In China wurde die Wirtschaft in den letzten Jahren zu einem hohen Anteil finanziert. Da sich das Geschäftsklima in den letzten Jahren jedoch nach und nach abkühlt, müssen wir davon ausgehen, dass es zu großen Kreditausfällen kommen wird. Dies wird die chinesische Wirtschaft weiter belasten und zu noch mehr Kreditausfällen führen. Das Ergebnis wird vermutlich heftiger sein, als dies bei der Finanz- und Wirtschaftskrise 2008 in den USA war.

China bzw. deren Wirtschaft hat in etwa 5 Jahren einen Schuldenberg angehäuft, wie die USA in 100 Jahren.

Nun kam es zu einem ersten Ausfall von Zinszahlungen eines großen chinesischen Unternehmens (Shanghai Chaori Solar Energy). Wir vermuten, dass dies erst der Anfang ist und sich die Krise in China ausweitet. Dies würde sich folglich auf die globale Wirtschaft auswirken.

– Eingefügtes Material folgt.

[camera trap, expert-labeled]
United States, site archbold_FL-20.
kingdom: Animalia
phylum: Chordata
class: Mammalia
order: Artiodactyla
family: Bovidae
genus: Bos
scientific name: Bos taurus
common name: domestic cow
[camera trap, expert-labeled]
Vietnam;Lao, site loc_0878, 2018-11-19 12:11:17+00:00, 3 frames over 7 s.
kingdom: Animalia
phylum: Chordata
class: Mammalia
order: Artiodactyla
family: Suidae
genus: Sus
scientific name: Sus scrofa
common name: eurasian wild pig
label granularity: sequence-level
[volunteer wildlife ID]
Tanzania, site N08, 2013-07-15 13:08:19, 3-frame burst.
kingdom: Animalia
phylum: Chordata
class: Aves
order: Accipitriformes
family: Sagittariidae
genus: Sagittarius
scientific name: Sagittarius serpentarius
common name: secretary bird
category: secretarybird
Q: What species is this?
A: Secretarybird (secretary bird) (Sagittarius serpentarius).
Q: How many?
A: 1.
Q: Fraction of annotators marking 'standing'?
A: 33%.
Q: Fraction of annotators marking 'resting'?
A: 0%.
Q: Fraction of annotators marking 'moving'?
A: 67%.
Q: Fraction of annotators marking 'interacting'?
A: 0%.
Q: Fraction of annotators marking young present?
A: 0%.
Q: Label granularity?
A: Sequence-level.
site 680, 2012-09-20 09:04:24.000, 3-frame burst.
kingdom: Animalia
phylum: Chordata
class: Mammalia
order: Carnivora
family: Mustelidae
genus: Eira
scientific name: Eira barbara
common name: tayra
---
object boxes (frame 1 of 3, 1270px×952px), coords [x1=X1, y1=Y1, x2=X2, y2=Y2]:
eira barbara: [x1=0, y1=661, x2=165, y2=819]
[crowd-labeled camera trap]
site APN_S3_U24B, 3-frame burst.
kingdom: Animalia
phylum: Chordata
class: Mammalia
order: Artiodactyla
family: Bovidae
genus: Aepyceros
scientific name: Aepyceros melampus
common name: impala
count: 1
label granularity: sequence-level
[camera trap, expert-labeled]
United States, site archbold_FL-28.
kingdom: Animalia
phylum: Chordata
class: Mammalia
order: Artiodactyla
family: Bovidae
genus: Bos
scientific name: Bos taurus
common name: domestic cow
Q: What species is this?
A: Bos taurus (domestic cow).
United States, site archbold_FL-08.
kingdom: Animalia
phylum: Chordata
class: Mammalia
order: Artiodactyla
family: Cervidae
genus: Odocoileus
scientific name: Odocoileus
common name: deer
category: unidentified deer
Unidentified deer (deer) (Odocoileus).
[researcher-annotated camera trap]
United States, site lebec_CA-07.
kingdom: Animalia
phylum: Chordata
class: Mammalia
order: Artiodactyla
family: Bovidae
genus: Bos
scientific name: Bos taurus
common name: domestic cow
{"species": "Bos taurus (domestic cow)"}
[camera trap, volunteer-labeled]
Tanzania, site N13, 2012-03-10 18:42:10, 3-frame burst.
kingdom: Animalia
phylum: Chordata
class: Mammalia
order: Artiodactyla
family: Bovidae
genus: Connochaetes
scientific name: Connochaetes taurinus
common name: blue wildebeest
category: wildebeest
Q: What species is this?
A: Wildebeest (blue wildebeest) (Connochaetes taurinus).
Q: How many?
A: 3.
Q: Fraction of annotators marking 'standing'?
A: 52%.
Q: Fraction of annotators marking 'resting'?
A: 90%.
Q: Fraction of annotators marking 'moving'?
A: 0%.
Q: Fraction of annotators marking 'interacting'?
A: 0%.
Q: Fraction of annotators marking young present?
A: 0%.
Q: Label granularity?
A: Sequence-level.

Das Vertrauen in die Wirtschaft für die nächsten Monate ist auch durch die Krise in der Ukraine bzw. der Krim nicht gerade auf dem Höchststand.

Zudem kommt, dass einige Indices sich auf Höchstständen befinden. Wenn man sich die Börse wie ein Gummiband vorstellt, bei dem zu Höchstzeiten nach unten und an Tiefpunkten nach oben gezogen wird, können wir uns ein Bild machen, wohin sich die Indices in den nächsten Monaten bewegen werden – also eher nach unten.

In Gesamtbetrachtung der Risiken empfehle ich in meinen Gesprächen mit meinen Kunden, Aktien und Aktienfonds in sichere Assetklassen umzuschichten.